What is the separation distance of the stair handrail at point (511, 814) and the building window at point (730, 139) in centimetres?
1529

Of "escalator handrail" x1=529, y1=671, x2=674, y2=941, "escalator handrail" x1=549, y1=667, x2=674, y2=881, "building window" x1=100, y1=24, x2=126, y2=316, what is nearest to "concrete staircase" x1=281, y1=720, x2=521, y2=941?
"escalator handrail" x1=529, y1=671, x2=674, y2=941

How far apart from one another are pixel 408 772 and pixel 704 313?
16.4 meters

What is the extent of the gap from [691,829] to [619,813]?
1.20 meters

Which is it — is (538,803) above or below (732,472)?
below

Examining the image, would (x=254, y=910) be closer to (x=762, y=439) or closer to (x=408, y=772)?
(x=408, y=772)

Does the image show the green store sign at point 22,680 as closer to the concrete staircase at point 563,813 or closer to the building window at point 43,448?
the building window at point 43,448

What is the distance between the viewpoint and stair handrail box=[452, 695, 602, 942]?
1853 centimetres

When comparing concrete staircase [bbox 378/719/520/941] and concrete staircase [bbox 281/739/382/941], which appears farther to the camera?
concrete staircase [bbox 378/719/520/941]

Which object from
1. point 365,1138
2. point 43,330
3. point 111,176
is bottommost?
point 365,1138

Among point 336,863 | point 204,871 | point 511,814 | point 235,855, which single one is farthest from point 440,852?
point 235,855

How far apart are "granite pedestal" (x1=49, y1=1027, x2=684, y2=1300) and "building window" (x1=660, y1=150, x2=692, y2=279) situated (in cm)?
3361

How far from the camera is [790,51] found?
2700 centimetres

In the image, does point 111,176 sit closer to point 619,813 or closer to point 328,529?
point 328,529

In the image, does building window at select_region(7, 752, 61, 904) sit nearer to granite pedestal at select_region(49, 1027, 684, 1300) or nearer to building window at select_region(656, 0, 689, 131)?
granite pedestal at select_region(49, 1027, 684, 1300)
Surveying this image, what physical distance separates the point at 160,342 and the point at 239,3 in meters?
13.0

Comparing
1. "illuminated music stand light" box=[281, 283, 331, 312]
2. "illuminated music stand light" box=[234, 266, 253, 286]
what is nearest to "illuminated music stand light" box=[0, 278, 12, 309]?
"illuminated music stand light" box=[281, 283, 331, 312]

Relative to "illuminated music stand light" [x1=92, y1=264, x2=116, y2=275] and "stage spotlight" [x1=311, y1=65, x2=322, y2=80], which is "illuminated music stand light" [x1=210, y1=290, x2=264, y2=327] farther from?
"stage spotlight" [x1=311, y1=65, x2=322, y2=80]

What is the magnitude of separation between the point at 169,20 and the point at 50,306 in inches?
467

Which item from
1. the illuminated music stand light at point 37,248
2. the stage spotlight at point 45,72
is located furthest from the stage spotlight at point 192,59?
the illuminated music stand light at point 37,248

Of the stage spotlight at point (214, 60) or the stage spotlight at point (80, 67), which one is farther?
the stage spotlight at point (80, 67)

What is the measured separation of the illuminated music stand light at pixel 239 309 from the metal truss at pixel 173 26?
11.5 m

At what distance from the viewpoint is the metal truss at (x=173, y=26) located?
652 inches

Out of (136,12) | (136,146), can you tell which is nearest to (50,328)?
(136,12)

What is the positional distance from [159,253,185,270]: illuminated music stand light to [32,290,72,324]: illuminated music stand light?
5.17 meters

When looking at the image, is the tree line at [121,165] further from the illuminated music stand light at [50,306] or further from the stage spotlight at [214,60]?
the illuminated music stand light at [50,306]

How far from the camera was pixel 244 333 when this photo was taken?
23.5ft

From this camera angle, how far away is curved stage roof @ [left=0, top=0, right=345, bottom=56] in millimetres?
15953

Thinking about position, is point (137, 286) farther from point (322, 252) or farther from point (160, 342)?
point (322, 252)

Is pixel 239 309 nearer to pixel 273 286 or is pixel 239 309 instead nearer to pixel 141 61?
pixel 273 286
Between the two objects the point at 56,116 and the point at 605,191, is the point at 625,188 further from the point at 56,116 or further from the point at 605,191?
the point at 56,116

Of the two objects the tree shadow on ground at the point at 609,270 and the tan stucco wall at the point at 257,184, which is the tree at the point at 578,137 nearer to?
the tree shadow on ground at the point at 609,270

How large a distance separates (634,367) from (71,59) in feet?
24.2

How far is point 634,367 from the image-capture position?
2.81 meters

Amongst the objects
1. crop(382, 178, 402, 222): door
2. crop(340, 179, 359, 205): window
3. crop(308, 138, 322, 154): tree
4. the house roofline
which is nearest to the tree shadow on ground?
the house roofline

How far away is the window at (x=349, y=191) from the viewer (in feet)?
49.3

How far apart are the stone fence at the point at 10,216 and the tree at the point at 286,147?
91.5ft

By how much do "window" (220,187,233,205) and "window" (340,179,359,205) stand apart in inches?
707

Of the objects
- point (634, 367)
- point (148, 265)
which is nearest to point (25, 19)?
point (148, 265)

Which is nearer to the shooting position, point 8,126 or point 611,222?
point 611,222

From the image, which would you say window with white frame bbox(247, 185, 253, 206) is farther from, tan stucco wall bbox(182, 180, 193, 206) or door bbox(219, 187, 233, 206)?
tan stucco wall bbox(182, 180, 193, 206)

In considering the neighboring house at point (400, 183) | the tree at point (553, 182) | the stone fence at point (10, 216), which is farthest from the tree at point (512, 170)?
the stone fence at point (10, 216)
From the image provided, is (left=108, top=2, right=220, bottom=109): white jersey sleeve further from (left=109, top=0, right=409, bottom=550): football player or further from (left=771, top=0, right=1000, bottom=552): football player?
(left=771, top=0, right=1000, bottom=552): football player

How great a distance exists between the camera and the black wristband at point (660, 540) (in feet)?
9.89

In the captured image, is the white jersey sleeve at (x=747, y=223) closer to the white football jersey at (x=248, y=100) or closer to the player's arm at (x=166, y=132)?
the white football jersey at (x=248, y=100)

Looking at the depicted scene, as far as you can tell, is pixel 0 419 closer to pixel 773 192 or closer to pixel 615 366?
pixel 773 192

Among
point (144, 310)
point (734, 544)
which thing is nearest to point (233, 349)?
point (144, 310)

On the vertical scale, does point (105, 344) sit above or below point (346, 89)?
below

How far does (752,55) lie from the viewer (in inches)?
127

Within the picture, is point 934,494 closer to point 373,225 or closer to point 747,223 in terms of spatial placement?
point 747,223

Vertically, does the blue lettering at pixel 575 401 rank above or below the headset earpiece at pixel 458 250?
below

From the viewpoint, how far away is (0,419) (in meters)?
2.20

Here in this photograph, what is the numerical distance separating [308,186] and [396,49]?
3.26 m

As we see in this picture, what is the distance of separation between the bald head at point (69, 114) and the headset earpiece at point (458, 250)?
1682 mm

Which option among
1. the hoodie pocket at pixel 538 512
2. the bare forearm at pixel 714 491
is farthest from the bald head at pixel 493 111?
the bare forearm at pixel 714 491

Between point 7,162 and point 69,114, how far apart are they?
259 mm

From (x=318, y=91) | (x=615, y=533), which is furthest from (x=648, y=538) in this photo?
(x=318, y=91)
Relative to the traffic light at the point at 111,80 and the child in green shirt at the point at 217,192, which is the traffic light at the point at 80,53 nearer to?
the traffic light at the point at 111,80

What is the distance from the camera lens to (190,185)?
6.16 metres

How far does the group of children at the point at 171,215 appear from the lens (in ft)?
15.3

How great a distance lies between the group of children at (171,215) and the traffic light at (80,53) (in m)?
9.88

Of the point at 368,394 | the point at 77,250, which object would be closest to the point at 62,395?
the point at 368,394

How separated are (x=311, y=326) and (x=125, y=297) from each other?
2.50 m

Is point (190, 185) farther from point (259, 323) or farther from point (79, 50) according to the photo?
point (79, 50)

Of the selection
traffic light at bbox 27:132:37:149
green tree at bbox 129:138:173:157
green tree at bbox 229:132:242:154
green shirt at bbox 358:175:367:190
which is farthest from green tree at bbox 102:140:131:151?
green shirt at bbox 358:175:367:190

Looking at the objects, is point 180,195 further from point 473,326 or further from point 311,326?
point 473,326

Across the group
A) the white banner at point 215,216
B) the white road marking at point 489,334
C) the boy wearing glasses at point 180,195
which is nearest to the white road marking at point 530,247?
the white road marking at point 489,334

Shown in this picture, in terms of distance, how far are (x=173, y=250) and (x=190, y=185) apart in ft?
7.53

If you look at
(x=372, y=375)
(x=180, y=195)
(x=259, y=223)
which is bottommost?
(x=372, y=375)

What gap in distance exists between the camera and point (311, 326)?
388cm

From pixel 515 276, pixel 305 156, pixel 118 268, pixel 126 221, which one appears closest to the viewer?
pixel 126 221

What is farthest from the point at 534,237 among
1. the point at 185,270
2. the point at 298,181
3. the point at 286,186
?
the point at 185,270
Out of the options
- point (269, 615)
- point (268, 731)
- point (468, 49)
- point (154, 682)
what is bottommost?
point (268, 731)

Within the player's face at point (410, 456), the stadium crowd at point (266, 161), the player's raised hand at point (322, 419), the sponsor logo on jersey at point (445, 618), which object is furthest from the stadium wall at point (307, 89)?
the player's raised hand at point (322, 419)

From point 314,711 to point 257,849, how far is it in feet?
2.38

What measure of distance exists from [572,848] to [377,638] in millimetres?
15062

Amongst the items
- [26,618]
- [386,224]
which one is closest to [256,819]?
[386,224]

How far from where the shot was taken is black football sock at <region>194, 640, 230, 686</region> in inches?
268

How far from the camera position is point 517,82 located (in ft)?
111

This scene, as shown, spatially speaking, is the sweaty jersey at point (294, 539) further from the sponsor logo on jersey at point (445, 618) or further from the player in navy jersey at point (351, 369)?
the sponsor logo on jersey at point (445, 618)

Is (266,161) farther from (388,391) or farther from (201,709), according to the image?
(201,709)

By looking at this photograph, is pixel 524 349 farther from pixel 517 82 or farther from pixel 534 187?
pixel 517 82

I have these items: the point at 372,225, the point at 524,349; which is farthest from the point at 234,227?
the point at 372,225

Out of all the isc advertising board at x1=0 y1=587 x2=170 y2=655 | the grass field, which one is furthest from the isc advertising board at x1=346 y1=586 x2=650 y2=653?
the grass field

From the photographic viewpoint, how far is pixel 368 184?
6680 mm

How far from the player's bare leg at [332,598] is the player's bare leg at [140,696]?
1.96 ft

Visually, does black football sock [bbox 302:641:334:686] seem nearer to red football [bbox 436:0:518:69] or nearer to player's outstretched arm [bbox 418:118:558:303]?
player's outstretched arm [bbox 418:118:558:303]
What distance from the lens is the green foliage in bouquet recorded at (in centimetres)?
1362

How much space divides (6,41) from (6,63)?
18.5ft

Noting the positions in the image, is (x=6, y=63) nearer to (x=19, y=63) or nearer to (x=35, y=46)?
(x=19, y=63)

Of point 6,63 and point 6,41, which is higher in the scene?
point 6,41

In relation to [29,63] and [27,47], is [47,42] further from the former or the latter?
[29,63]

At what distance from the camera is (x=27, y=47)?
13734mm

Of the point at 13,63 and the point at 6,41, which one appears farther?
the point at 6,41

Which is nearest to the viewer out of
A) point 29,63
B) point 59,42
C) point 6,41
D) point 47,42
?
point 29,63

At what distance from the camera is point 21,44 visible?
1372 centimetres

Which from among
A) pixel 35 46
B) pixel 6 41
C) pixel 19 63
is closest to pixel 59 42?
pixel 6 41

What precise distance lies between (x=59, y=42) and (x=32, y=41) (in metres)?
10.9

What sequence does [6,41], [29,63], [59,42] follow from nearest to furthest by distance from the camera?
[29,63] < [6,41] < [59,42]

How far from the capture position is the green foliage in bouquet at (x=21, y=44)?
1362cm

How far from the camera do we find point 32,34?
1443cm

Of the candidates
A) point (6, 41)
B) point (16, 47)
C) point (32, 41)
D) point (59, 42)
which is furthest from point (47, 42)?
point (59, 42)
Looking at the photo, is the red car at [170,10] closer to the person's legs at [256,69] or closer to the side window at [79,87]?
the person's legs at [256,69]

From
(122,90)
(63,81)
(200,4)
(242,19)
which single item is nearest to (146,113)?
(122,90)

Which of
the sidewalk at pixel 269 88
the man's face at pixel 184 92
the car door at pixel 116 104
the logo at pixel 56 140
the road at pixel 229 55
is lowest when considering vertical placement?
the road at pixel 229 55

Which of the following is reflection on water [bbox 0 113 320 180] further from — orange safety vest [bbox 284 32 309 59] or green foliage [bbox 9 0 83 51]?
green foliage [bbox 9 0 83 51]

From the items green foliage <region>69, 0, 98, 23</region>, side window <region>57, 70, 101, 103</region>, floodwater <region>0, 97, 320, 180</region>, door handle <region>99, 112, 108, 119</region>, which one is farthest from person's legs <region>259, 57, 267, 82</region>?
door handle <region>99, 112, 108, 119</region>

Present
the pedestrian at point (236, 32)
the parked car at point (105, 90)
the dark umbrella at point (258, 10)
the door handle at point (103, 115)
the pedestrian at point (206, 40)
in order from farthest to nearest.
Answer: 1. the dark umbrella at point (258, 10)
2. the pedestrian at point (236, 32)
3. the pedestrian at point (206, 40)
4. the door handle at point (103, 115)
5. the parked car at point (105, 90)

----

> **Set task**
Could you repeat the records from their start through the line holding "16.4 meters", inclusive, switching "building window" to "glass window" and leaving everything else unchanged?

> **Reply**
What is the separation distance of the stair handrail at point (511, 814) and the glass window at point (730, 139) in centimetres?
1529

Of "escalator handrail" x1=529, y1=671, x2=674, y2=941, "escalator handrail" x1=549, y1=667, x2=674, y2=881, "glass window" x1=100, y1=24, x2=126, y2=316, what is nearest to "concrete staircase" x1=281, y1=720, x2=521, y2=941?
"escalator handrail" x1=529, y1=671, x2=674, y2=941

How far apart from one another are pixel 408 772 and pixel 704 313?
16.4 meters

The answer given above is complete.